Locked up abroadA mechanism needs to be created to protect the legal aid rights of migrant workers
Published at : January 17, 2019
Updated at : January 17, 2019 11:07
Migrant workers suffer a wide range of human rights violations including abuse, exploitation and torture in the destination countries. Further, they become particularly susceptible to human rights violations when they encounter the criminal justice system. In countries that host large numbers of migrant workers, foreign nationals are vulnerable to discriminatory treatment and deprivation of due process resulting from linguistic and cultural barriers.
The justice systems are especially difficult for migrant workers to understand and navigate due to lack of command of the local language, financial resources and awareness regarding access to resources within the local legal system. For Nepali migrant workers, most of whom have no educational background orientation, the situation is even grimmer.

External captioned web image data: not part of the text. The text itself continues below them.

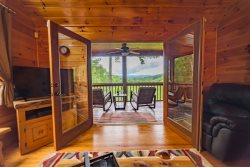 SUNSET SERENITY-3 BEDROOM/3 BATHROOM, BREATHTAKING MOUNTAIN VIEW, HOT TUB, WIFI, SCREENED PORCH, GAS FIREPLACE, ROCKING CHAIRS, NO PETS, STARTING AT $160/NIGHT!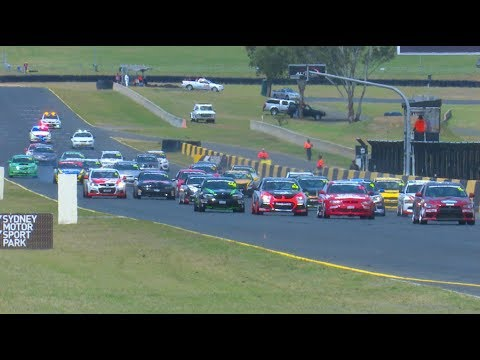 Production Touring Cars Race 1 2017 Muscle Car Masters Sydney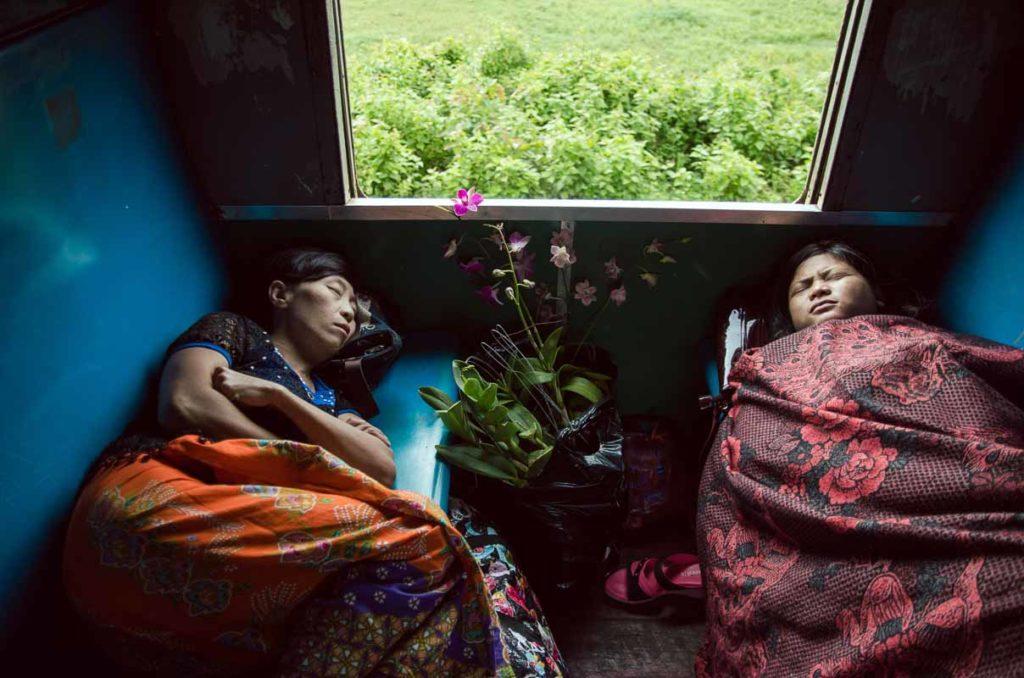 Myanmar - The slow train to Thazi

The predeparture orientation programmes mandated by the government do not provide adequate details about the foreign criminal justice system. Information about common barriers or risks for migrant workers, their rights in the destination countries and how they may exercise them should they be arrested is not provided during the training sessions. The government has a constitutional duty to implement legal aid programmes for its citizens residing and working abroad. According to Article 50 of the constitution, the state’s political objective ‘shall be to establish a public welfare system of governance’. Such a system requires policies designed to protect and promote citizens’ socio-economic status, opportunity and safety. The government has not made policies to ensure these three things.
By failing to provide formal legal aid programmes for its citizens arrested abroad, the government has violated Article 20(10) of the constitution which states, ‘Any indigent party shall have the right to free legal aid in accordance with law.’At the same time, it has violated other constitutional provisions including the right to live with dignity, personal liberty, non-discrimination and information.
The government has recently acknowledged its duty to protect Nepali migrant workers imprisoned or awaiting trial in foreign countries by agreeing to create legal aid programmes for those who cannot afford, or would otherwise be denied, legal assistance. On June 28, 2018, amid intense debate, the ministry issued the Guidelines to Provide Legal Protection to Migrant Workers, 2018. According to the guidelines, the government is required to provide free legal aid to indigent Nepali workers who migrated through legal channels. With regard to eligible recipients, Nepali government officials will investigate the criminal offence with which the worker has been charged, the legal aspects of the case specific to the destination country, and the judicial process. Embassy officials will then hire ‘a competent local lawyer with knowledge of the foreign country’s legal system to defend the migrant worker’s legal rights’.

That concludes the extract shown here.